## Exercise 1:
In the passage, which two pretrained vision encoders supply the guidance features for the Feature Consistency Loss?
## Exercise 2:
Write down, word for word, the part of the passage that opens with the words containing "3. Implementation Details" and closes with "and compute patterns.".

## Passage:
<<<<
Combine spatial and range kernels element-wise:

$$ K_{b,n,h,w} = K_{\text{range}, b,n,h,w} \cdot K_{\text{spatial}}(n) $$

Aggregation and Output

Extract corresponding spatial feature neighborhoods $N \in \mathbb{R}^{B \times C \times d^2 \times H \times W}$ from input features.

Aggregate weighted neighborhood features:

$$ X_{\text{aggregated}, b,c,h,w} = \sum_{n=1}^{d^2} K_{b,n,h,w} \cdot N_{b,c,n,h,w} $$

Apply an output projection and add a residual connection:

$$ X_{\text{final}} = X_{\text{residual}} + \text{OutputProj}(X_{\text{aggregated}}) $$

1.1 Auxiliary Training Losses

Feature Consistency Loss (FCL)

Feature Consistency Loss (FCL) is used to ensure that the fused output features preserve relevant structural and semantic information from both input modalities. As guidance, features used were extracted from pretrained vision encoders—DINOV2 and SigLIP2—denoted as $d_{\text{in}}$ and $s_{\text{in}}$.

Given the fused output features after the spatial-range attention layers, $F_{\text{fused}}$, the consistency loss is computed as:

$$\mathrm{FCL}_{\text{total}} = \mathrm{FCL}(d_{\text{in}}, F_{\text{fused}}) + \mathrm{FCL}(s_{\text{in}}, F_{\text{fused}})$$

This dual guidance encourages the fused representation to maintain alignment with both semantic views, promoting cross-modal coherence.

Feature Diversity Loss (FDL)

Meanwhile, the Feature Diversity Loss (FDL) is applied solely on the fused features $F_{\text{fused}}$, encouraging the feature channels to capture diverse and complementary information by minimizing inter-channel correlation.

Together, these losses balance fidelity to input modalities (via FCL) and richness of learned representations (via FDL), helping the model learn robust, multi-source aware features.

2. Multimodal Integration

2.1 MultimodalBlock

The MultimodalBlock integrates visual features into the language model through:

  1. Cross-Attention
  2. Feed-Forward Network
  3. Normalization & Residual Connections

3. Implementation Details

3.1 Pure PyTorch Implementation (SpatialRangeAttention)

  • Written entirely with standard PyTorch operations (unfold, einsum, padding)
  • Maximizes compatibility and ease of inspection or debugging
  • Suitable for CPU-only or CUDA-disabled environments
  • Has higher memory usage and lower speed due to intermediate tensors and multiple kernel launches

3.2 CUDA Kernel (SpatialRangeAttentionCUDA)

This CUDA kernel implements an efficient Spatial-Range Attention mechanism that significantly accelerates the naive PyTorch reference implementation by fusing multiple operations and carefully optimizing memory and compute patterns.
>>>>
## Given data:
<<<<
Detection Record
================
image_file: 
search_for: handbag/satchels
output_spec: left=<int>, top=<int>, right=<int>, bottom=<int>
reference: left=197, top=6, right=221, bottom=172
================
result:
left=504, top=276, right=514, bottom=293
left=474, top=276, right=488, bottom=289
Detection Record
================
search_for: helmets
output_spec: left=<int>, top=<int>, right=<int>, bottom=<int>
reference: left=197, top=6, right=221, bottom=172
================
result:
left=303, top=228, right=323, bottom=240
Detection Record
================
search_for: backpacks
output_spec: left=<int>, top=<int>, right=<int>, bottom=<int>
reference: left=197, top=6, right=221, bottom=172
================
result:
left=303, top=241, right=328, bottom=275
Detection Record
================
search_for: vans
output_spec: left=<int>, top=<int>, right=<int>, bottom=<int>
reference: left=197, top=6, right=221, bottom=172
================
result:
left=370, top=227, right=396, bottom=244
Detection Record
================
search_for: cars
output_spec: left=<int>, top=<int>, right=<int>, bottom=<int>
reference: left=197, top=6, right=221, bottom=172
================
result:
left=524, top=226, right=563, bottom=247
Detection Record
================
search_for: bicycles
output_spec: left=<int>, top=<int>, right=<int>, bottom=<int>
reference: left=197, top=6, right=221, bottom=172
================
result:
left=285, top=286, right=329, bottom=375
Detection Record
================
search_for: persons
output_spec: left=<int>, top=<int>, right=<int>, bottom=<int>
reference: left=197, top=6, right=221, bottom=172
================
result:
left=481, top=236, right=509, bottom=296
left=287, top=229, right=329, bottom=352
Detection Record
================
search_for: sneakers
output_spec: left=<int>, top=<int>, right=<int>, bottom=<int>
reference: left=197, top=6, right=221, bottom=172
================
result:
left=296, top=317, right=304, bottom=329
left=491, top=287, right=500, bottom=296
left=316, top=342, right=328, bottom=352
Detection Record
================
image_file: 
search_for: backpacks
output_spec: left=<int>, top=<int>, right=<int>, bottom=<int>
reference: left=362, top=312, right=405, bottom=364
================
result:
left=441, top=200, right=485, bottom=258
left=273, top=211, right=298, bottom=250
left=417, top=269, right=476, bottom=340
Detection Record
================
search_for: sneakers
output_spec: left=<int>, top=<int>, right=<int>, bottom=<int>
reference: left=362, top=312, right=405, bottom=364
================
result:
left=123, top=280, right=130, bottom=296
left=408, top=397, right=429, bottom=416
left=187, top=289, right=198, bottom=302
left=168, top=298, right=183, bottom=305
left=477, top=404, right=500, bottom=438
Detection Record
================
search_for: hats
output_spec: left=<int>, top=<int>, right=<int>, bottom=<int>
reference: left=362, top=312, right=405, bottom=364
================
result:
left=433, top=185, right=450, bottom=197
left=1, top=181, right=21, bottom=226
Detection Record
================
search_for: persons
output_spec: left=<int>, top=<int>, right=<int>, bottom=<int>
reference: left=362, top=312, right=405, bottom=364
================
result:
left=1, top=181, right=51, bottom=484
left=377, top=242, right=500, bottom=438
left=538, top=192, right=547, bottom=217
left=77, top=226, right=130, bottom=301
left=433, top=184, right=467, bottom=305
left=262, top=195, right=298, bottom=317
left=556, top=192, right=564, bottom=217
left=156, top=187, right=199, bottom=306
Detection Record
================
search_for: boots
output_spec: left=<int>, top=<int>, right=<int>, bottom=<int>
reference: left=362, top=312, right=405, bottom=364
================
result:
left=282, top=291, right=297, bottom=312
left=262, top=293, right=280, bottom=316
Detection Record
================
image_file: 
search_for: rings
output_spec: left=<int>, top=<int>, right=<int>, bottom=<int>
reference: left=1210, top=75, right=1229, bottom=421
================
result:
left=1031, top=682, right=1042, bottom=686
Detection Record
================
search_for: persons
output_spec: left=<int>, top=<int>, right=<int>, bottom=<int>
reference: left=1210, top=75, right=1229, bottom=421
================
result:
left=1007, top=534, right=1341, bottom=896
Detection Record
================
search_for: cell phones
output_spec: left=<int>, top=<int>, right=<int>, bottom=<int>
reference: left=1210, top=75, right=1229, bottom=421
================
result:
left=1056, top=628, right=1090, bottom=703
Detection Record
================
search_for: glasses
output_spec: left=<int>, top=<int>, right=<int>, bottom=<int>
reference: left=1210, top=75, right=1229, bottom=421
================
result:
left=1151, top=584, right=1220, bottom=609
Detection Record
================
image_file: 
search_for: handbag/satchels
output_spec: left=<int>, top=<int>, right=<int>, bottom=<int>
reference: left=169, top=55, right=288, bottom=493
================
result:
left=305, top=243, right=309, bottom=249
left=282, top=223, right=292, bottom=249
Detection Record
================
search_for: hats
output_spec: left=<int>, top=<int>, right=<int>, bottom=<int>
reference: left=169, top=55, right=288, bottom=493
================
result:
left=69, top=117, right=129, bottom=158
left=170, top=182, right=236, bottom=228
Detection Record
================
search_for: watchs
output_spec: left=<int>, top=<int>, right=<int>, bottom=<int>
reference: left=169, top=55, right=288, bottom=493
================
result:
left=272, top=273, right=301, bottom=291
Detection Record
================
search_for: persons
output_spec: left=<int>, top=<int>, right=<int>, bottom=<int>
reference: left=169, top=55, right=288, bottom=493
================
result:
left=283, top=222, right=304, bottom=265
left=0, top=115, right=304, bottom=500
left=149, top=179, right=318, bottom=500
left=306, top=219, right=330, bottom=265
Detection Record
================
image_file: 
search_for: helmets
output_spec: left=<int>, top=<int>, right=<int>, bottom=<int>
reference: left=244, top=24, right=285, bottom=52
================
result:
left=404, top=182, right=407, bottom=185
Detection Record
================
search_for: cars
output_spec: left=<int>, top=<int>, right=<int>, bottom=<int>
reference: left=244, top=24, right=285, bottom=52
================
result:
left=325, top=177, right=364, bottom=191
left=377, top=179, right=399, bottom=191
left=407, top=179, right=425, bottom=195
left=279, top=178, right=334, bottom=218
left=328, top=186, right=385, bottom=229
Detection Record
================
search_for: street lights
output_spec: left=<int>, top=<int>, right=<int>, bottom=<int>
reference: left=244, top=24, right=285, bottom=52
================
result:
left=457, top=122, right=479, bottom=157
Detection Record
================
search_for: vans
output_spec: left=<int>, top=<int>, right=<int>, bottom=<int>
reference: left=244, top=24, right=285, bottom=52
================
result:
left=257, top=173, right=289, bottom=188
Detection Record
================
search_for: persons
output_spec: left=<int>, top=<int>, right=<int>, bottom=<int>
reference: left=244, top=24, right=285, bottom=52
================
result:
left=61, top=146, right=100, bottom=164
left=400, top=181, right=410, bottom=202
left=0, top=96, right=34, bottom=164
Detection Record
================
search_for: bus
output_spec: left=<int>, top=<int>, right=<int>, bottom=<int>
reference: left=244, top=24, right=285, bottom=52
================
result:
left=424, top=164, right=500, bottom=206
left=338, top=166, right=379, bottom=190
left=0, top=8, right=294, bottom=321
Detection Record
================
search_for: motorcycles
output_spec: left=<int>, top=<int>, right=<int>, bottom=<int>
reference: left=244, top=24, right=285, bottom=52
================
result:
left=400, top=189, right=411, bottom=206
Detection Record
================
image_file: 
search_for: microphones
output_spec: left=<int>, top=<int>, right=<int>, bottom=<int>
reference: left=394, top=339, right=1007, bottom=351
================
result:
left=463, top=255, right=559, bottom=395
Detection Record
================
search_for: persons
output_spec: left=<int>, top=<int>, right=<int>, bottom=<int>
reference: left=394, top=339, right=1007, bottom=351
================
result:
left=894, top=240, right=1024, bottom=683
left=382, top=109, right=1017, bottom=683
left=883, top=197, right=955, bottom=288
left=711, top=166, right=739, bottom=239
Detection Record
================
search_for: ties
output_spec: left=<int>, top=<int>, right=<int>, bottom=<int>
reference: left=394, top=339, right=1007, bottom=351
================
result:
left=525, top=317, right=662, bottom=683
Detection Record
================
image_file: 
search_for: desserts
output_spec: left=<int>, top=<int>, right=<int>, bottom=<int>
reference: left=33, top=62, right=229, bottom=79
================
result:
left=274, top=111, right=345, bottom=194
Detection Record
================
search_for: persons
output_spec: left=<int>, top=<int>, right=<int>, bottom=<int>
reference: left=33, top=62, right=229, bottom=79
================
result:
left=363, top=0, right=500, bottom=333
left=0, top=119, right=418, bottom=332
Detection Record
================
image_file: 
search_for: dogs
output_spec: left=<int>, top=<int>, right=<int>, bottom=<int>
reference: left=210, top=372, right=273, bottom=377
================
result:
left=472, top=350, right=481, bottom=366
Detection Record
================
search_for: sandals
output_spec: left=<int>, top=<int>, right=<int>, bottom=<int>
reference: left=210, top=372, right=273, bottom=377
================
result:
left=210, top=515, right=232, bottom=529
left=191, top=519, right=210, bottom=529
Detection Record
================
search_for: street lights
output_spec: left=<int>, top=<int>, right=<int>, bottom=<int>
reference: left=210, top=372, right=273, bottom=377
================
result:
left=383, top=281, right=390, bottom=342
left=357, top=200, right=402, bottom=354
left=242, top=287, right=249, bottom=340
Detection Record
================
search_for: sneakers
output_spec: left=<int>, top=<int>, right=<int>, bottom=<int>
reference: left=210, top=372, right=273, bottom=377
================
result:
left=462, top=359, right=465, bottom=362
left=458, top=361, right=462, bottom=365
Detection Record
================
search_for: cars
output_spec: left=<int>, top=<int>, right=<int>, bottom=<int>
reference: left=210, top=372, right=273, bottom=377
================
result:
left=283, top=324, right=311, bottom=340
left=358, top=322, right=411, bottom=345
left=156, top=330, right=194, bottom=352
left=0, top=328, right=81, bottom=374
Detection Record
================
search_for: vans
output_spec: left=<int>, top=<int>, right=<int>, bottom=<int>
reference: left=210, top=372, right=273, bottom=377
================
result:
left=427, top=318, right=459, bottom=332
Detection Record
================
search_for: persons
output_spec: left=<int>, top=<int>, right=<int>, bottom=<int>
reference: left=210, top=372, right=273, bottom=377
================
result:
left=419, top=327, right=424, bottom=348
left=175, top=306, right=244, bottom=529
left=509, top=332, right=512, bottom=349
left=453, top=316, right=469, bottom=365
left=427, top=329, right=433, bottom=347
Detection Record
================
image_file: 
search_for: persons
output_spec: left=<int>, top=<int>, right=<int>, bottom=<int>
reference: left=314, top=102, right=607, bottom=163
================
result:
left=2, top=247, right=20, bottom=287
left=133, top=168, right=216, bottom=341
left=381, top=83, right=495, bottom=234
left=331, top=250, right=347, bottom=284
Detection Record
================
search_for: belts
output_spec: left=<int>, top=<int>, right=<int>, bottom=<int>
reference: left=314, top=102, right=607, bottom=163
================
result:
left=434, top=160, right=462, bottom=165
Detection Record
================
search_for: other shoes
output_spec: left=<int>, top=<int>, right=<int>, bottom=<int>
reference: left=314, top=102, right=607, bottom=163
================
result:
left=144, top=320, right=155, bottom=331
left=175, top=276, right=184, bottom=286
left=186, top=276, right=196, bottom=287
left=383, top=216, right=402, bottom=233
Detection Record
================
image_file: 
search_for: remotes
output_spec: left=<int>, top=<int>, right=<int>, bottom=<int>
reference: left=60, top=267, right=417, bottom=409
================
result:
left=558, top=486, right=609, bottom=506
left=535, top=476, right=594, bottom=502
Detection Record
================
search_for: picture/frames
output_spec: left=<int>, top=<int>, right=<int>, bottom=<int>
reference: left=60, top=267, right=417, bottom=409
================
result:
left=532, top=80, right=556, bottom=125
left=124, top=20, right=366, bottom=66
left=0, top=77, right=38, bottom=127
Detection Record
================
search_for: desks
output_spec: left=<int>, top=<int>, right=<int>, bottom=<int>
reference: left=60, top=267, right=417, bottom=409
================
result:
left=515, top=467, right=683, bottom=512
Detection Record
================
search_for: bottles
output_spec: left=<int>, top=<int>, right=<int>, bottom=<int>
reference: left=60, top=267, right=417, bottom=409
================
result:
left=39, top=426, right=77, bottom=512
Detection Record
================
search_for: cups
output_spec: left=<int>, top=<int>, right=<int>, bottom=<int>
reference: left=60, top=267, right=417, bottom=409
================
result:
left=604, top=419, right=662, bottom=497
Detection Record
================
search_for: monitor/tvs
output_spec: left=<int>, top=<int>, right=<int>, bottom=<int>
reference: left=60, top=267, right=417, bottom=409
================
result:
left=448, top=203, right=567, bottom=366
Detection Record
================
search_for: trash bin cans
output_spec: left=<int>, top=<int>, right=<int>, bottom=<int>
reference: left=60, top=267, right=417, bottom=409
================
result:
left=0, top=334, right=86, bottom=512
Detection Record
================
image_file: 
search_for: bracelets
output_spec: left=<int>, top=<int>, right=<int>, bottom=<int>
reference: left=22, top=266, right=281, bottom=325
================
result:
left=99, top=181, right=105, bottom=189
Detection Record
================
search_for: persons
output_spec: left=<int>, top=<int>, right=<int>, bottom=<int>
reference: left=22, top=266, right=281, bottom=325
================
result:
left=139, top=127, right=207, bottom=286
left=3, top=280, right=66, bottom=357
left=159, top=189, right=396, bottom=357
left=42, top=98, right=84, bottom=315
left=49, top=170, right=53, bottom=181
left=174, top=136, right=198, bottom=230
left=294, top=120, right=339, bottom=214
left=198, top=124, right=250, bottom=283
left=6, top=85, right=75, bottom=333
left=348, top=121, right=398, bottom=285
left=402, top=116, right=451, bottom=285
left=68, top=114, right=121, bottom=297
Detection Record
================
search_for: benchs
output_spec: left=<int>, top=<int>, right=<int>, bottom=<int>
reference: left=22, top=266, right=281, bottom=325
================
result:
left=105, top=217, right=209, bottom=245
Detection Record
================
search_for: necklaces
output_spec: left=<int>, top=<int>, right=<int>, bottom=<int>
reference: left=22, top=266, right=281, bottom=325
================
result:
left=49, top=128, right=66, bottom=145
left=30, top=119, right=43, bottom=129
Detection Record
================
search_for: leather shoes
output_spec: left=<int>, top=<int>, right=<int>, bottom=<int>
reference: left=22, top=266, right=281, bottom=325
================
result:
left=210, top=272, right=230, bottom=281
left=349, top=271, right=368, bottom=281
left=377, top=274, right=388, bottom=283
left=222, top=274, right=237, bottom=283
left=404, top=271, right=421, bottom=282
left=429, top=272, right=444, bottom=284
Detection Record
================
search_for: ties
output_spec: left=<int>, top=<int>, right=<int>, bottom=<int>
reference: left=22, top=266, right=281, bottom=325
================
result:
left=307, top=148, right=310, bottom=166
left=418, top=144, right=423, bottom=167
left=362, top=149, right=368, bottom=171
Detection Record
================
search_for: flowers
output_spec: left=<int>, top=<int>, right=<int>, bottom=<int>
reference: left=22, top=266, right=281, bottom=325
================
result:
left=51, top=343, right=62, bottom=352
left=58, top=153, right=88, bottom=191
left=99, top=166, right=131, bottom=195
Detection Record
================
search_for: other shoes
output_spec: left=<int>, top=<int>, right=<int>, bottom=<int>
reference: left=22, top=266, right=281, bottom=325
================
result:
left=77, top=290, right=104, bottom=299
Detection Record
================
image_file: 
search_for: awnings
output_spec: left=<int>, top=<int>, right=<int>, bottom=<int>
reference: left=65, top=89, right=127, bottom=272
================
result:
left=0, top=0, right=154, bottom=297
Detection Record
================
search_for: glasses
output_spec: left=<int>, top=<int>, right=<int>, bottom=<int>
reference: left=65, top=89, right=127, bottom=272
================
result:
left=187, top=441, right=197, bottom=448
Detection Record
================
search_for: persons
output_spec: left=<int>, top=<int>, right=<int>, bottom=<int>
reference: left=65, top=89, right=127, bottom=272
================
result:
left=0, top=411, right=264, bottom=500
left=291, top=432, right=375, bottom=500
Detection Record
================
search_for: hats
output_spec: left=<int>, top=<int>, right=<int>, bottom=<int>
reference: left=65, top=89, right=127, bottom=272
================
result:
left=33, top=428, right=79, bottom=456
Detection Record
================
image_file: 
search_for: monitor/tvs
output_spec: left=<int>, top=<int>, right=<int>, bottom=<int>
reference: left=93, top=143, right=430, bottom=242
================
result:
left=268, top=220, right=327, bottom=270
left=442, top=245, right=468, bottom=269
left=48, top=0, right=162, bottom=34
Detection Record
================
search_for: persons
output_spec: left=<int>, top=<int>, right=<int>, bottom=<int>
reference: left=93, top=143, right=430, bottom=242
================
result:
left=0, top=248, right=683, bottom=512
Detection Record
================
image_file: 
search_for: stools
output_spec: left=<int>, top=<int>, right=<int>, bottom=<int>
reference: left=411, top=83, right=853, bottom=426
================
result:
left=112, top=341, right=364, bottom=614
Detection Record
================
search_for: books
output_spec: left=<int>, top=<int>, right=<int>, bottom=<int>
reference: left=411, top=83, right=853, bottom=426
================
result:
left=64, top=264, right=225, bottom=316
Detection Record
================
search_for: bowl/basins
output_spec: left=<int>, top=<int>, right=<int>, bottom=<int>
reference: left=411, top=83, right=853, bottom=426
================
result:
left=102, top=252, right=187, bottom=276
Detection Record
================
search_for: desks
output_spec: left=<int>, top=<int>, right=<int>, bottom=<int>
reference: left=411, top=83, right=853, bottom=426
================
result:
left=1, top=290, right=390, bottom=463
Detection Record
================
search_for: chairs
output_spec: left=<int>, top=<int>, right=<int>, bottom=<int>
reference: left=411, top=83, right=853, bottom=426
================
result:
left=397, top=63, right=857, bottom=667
>>>>
## Exercise answer 1:
DINOV2 and SigLIP2.

## Exercise answer 2:
3. Implementation Details

3.1 Pure PyTorch Implementation (SpatialRangeAttention)

  • Written entirely with standard PyTorch operations (unfold, einsum, padding)
  • Maximizes compatibility and ease of inspection or debugging
  • Suitable for CPU-only or CUDA-disabled environments
  • Has higher memory usage and lower speed due to intermediate tensors and multiple kernel launches

3.2 CUDA Kernel (SpatialRangeAttentionCUDA)

This CUDA kernel implements an efficient Spatial-Range Attention mechanism that significantly accelerates the naive PyTorch reference implementation by fusing multiple operations and carefully optimizing memory and compute patterns.